PAGE EXTRACT:
☆ ☆ ☆ ☆ ☆ ☆ ☆
Eighteen months ago, I was invited to write an article for Global Voices about the proposed referendum on gender equality in The Bahamas. It was published in October 2014, a month before the referendum was initially scheduled to take place. That the referendum didn’t take place is common knowledge now; it was postponed to allow “public education” to take place. Well, it’s now back on the national agenda, and I’m not sure how much education has happened. So I am now going to publish what I wrote back then in its entirety in an attempt to inform the discussion we are now having with some facts.
The Commonwealth of The Bahamas is amending its 41-year-old constitution. I’m using the present continuous tense, because the amendment is a process, one that began some twelve years ago in 2002. Back then, a constitutional referendum was held and failed—the proposed amendments to the Constitution were rejected by the general public. But the need for amendment has persisted, and ever since 2012 a constitutional referendum has been imminent.
The main issue at hand is the question of equality between the sexes under the constitution. The most striking instance of inequality in our constitution is that between men and women in relation to their ability to pass on Bahamian citizenship, but, as the most recent Constitutional Commission has noted, the inequalities in the current constitution are manifold. This Commission has narrowed them down to the following categories: inequality between men and women, between children and between married and single people. To this we can add inequality based on place of birth.
The last item on that list notwithstanding, the Constitutional Commission has drafted four bills which, if passed by the two Houses of Parliament and agreed to by the general public, will make Bahamian citizens more equal than non-Bahamians by seeking to address the first three inequalities.
Put simply, the main inequalities are as follows:
– Married Bahamian men and unmarried Bahamian women automatically pass their citizenship on to their children at birth.
- Bahamian women cannot pass their citizenship on to their overseas-born children at birth, if they are married to a non-Bahamian.
- Single fathers may not pass their citizenship on to their children, as the constitution defines children born out of wedlock as not having a father.
- The non-Bahamian wives of Bahamian men are afforded the right to be granted citizenship upon application.
- The non-Bahamian husbands of Bahamian women are afforded no such right.
☆ ☆ ☆ ☆ ☆ ☆ ☆
RAW DATA:
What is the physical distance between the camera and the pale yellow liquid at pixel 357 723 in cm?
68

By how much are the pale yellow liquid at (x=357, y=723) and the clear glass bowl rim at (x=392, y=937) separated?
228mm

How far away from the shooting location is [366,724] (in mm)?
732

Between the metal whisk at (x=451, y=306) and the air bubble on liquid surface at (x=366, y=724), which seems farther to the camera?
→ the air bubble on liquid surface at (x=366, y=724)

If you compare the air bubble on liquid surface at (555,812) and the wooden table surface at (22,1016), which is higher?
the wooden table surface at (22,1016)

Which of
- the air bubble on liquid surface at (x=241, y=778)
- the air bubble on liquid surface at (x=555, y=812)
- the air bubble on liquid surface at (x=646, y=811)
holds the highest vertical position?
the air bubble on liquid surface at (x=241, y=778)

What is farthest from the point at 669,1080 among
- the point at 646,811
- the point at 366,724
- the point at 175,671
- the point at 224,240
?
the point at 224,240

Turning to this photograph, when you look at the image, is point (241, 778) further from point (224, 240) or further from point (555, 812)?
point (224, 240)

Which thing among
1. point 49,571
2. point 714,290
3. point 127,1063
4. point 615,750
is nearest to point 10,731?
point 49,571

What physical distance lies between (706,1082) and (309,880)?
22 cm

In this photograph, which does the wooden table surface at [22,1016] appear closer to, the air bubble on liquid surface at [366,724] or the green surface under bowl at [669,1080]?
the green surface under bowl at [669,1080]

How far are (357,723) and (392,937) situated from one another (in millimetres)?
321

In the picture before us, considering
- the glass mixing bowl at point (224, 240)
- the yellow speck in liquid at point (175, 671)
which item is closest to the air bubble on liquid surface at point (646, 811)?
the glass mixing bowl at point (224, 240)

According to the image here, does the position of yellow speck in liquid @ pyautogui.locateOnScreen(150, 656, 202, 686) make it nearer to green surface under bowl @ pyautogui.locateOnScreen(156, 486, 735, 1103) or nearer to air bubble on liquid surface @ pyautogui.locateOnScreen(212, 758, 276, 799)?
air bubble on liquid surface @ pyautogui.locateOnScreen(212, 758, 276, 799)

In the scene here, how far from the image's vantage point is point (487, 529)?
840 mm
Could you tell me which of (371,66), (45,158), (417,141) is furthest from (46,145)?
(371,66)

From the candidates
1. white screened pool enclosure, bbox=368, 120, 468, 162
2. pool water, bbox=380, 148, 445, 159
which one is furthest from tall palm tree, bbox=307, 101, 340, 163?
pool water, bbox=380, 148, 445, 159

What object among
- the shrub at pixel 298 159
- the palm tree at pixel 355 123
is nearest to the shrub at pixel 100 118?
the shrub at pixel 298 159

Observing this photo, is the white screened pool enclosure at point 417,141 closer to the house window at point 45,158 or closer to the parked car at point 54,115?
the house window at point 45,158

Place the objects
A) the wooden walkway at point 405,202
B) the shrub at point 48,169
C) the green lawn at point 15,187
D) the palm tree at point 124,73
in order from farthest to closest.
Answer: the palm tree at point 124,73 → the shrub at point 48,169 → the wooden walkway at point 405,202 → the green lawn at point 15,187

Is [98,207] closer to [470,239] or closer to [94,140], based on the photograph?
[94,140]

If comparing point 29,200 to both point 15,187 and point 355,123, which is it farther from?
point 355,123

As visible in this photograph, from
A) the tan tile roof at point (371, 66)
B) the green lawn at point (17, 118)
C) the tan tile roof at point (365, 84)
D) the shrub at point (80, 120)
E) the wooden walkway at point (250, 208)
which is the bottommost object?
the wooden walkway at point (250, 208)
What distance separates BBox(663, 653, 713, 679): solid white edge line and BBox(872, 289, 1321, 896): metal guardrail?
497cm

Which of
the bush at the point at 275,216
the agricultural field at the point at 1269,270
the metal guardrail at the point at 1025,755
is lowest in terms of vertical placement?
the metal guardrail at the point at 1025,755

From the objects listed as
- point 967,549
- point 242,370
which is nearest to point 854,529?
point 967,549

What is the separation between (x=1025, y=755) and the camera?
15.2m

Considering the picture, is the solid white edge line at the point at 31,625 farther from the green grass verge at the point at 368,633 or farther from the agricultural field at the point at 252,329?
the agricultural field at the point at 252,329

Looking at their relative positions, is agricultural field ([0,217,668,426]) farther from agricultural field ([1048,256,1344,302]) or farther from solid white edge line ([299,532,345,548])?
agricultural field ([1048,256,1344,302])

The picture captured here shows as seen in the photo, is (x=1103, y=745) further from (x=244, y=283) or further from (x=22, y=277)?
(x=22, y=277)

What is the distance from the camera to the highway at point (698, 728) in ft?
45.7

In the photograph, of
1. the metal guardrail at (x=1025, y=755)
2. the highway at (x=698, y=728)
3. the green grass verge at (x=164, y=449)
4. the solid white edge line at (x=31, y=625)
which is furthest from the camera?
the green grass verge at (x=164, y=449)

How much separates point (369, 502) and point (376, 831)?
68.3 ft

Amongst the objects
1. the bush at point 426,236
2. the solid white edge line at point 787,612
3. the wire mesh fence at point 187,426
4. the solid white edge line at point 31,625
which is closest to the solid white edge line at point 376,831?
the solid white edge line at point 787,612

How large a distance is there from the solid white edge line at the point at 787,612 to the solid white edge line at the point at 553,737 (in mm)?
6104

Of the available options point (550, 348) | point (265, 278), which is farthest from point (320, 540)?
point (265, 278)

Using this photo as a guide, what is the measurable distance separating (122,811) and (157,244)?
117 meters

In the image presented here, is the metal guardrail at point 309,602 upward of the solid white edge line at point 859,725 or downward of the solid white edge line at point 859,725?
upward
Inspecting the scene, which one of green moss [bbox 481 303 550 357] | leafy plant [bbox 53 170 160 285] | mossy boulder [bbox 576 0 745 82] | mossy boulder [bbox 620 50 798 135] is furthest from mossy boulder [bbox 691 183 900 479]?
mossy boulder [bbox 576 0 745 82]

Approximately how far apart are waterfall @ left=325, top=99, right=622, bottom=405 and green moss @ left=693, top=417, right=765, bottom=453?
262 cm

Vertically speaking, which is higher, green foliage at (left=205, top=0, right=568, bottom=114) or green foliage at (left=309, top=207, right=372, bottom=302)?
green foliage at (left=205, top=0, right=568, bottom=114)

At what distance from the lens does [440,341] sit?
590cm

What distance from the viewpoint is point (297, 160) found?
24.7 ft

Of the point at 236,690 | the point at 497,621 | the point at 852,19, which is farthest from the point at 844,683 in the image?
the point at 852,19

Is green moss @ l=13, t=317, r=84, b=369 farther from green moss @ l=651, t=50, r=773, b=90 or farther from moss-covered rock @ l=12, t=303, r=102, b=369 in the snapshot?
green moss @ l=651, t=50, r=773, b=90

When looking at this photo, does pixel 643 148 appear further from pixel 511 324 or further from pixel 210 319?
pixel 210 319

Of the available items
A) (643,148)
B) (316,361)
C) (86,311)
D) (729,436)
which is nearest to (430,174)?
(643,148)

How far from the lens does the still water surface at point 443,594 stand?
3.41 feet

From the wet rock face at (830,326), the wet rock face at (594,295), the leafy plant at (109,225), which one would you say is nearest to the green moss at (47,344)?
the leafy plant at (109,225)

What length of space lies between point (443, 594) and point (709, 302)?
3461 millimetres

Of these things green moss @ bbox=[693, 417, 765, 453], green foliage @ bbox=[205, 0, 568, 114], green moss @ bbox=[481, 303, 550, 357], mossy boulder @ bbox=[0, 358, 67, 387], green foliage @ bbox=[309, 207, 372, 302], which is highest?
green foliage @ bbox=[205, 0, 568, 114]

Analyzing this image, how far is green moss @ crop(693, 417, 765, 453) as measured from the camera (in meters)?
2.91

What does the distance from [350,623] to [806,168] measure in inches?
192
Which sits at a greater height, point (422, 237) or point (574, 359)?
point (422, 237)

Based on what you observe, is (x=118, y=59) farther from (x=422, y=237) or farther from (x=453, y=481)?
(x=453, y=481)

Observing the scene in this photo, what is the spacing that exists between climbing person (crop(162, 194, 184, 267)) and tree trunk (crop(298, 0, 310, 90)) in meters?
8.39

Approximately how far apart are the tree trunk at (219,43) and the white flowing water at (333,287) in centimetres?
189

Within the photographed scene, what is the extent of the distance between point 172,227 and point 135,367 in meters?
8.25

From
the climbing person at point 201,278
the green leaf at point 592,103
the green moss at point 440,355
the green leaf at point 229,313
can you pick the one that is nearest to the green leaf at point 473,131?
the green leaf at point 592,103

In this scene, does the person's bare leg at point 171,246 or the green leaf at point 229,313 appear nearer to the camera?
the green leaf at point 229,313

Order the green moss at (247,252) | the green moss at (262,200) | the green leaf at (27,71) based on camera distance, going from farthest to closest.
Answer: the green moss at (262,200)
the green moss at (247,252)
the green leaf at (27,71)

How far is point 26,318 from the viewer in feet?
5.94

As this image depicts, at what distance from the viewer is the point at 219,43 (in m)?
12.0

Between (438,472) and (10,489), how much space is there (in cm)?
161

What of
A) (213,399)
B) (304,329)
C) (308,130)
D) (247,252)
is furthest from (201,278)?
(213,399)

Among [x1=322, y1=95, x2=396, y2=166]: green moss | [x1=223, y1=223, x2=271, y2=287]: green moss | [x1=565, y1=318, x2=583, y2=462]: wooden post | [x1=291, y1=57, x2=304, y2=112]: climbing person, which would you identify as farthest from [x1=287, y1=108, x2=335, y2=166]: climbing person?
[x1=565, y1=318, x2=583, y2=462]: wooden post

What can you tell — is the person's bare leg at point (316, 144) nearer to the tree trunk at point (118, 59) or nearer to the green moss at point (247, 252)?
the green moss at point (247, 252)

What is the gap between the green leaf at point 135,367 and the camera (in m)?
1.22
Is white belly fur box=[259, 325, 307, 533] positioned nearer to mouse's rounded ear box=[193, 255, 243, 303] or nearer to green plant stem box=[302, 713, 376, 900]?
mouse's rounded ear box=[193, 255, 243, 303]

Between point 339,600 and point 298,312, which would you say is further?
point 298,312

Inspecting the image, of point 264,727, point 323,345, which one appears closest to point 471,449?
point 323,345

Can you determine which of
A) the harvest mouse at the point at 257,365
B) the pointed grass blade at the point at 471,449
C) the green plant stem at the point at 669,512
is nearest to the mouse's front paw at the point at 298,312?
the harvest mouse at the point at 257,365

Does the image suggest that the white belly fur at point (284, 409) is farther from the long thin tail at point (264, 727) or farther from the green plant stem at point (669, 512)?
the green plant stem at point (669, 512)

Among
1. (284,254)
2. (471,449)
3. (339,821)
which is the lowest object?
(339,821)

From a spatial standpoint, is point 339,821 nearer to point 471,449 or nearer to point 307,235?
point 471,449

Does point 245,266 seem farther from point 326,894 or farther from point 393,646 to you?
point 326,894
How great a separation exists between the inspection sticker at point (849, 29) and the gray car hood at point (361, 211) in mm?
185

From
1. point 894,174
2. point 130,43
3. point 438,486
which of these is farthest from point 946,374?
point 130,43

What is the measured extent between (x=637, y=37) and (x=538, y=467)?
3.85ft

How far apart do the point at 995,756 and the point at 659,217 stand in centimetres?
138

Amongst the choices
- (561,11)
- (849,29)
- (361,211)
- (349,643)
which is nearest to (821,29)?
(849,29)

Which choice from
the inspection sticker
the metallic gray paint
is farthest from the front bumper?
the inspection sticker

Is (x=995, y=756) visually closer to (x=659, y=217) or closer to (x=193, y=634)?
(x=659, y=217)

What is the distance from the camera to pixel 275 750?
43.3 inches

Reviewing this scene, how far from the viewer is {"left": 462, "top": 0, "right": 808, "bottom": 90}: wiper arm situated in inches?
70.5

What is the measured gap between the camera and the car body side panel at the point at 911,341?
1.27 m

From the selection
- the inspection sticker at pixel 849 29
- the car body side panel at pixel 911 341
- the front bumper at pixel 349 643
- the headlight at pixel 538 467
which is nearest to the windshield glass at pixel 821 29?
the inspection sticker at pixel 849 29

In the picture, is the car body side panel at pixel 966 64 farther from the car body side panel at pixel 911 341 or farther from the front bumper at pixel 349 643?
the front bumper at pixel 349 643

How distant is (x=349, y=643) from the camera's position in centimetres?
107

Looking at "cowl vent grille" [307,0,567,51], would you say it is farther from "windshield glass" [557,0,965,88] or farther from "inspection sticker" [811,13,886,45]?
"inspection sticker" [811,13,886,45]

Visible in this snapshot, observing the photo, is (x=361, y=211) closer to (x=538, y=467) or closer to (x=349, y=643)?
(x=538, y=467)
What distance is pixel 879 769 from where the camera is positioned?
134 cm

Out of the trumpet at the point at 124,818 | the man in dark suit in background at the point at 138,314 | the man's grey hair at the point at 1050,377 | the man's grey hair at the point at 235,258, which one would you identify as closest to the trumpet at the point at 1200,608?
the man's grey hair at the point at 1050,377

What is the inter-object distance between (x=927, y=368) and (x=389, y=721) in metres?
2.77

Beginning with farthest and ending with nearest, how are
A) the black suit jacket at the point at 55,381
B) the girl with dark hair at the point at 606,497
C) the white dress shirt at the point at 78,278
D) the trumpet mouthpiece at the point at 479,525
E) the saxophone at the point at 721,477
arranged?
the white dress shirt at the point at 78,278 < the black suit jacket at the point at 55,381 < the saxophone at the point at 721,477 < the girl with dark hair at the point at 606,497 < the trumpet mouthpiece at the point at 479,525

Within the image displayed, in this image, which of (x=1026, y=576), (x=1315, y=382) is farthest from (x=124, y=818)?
☆ ☆ ☆ ☆ ☆ ☆ ☆
EXERCISES TO COMPLETE:
#1 Transcribe the part of the Bahamas gender-equality text above, starting with "The last item" and going on through "to a non-Bahamian.".
#2 Gather every line of the rows above that holds the string "extent", with case counting.

ANSWERS:
#1
The last item on that list notwithstanding, the Constitutional Commission has drafted four bills which, if passed by the two Houses of Parliament and agreed to by the general public, will make Bahamian citizens more equal than non-Bahamians by seeking to address the first three inequalities.
Put simply, the main inequalities are as follows:
– Married Bahamian men and unmarried Bahamian women automatically pass their citizenship on to their children at birth.
- Bahamian women cannot pass their citizenship on to their overseas-born children at birth, if they are married to a non-Bahamian.

#2
Within the photographed scene, what is the extent of the distance between point 172,227 and point 135,367 in meters?
What is the measured extent between (x=637, y=37) and (x=538, y=467)?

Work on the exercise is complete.